EXERCISE - List every line in the listing below that contains the string "wrapped", matching case exactly.

Stored data:

— Start —

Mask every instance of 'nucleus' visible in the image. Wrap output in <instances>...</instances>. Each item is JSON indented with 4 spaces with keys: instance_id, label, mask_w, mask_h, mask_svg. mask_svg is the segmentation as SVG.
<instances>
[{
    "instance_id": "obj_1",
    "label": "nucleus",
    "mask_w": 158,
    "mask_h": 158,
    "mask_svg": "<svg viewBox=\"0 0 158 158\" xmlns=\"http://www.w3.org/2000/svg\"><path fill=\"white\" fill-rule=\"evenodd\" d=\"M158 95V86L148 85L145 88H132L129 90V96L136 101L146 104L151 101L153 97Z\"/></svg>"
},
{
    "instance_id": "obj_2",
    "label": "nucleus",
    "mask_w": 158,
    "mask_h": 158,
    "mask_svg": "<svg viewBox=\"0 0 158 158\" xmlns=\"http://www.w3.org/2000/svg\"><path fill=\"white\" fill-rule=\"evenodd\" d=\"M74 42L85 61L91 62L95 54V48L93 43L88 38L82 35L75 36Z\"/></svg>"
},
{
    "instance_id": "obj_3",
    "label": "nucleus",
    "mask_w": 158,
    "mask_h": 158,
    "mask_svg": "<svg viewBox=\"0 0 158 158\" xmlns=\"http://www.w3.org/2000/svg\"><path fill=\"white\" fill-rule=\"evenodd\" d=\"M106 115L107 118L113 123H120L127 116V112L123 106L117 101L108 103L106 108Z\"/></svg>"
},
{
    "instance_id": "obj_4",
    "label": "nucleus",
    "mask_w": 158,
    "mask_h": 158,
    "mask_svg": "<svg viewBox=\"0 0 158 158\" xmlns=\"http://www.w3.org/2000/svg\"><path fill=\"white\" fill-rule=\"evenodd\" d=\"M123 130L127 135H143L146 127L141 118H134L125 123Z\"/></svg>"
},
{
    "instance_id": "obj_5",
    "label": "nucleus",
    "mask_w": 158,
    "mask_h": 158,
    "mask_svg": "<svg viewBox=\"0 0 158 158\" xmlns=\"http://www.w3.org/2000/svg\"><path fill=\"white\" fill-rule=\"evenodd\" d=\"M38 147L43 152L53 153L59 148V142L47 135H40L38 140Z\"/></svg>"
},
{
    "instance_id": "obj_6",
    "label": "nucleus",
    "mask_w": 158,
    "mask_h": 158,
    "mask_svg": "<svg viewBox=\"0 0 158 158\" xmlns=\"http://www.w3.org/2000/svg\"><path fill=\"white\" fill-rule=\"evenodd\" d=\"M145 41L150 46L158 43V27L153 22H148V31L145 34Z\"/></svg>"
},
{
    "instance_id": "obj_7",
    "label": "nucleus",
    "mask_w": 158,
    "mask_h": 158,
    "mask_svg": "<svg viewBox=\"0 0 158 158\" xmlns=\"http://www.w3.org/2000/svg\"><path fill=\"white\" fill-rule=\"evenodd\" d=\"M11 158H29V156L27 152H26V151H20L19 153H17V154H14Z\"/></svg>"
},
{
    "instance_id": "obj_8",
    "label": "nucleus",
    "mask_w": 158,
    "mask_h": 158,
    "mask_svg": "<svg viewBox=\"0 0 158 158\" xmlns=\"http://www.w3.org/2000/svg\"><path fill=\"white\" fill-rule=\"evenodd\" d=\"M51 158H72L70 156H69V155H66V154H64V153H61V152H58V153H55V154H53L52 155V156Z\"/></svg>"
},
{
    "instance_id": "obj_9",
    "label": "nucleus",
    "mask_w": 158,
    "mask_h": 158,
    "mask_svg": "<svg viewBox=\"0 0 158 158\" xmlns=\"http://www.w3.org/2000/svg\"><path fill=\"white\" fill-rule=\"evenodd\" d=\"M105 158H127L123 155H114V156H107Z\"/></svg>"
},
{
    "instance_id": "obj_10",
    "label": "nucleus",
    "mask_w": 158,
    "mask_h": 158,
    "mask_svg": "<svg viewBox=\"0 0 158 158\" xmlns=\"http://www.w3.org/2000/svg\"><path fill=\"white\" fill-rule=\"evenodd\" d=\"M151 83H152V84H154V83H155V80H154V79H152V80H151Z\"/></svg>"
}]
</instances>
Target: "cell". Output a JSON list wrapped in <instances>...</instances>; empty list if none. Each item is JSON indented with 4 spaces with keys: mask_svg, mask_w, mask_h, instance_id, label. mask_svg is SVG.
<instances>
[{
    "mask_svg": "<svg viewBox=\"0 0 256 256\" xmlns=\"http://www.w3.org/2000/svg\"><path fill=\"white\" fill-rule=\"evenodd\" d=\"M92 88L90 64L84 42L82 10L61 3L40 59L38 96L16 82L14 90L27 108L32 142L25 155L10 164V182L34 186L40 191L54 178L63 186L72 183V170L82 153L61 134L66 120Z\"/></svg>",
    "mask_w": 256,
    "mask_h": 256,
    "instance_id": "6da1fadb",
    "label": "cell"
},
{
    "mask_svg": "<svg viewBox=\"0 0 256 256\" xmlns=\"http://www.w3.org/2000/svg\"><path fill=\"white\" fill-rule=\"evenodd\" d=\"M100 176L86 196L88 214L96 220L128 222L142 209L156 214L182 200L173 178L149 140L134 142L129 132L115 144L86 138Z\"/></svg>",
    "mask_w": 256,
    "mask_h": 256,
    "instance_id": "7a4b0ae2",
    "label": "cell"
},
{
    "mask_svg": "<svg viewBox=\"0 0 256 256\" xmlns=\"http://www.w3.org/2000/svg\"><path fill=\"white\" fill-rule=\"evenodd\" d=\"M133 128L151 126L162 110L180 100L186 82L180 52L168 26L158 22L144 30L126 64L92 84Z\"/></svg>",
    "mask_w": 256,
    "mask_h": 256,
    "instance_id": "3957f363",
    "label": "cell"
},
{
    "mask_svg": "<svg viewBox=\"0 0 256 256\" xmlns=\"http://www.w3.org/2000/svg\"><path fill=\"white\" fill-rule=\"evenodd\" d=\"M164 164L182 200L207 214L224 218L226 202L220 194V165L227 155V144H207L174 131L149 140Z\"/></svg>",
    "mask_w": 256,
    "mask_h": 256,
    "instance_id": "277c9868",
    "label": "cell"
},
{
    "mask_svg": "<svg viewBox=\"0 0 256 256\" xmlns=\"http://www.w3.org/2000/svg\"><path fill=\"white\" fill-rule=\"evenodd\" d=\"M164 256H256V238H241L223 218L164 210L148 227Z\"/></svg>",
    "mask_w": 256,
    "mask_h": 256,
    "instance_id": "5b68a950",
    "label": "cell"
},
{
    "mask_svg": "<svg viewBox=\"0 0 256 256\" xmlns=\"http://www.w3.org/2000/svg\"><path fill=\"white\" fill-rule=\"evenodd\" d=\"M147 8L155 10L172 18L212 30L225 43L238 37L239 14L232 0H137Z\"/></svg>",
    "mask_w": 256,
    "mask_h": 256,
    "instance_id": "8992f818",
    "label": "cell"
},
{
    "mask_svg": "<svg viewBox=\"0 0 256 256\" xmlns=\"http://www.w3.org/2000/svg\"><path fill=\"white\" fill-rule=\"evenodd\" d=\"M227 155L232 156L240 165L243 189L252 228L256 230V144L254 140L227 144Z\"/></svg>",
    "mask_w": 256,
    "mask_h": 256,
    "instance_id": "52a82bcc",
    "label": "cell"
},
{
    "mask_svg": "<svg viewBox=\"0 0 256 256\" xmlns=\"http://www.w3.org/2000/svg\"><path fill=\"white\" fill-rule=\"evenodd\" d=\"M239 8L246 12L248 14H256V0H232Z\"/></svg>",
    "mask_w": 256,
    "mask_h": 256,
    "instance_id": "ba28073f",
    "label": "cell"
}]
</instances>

— End —

RESULT -
Target: "cell". Output a JSON list wrapped in <instances>...</instances>; empty list if none. Each item is JSON indented with 4 spaces with keys: mask_svg, mask_w, mask_h, instance_id, label. mask_svg is SVG.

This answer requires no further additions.